■ What to produce:
The reply should hold nothing except the lines from the one with "iPad Mini 4 Charging Port Replacement Part 1" through the end of the entries, duplicated exactly and with no pictures.

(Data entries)
......

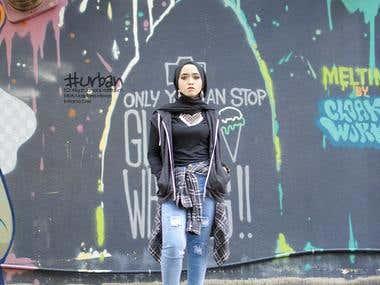 Photo Shoot- Urban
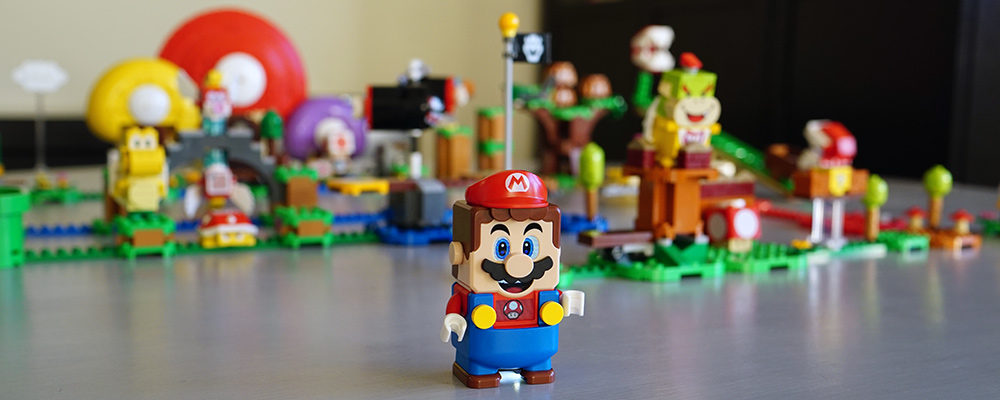 Hands on with LEGO Super Mario - An Epic Mash-Up of Two Childhood Faves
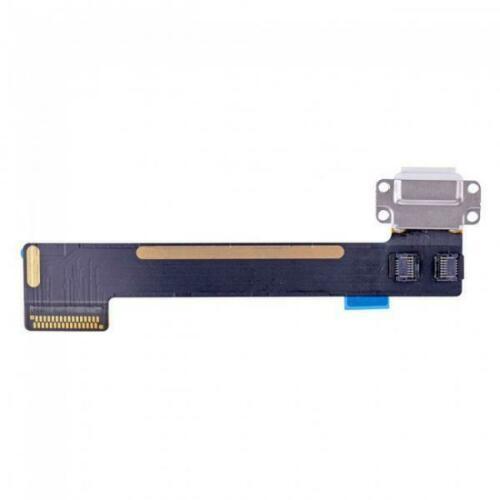 iPad Mini 4 Charging Port Replacement Part 1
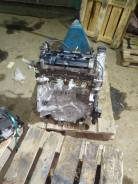 Двигатель MR20 MR20DE Qashqai X-trail 2,0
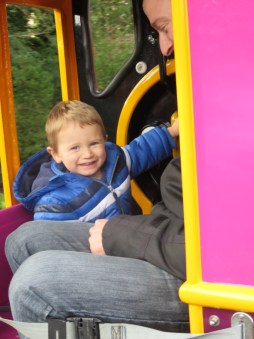 Jake on a train at peppa pig world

......

■ Task solution:
 iPad Mini 4 Charging Port Replacement Part 1
 Двигатель MR20 MR20DE Qashqai X-trail 2,0
 Jake on a train at peppa pig world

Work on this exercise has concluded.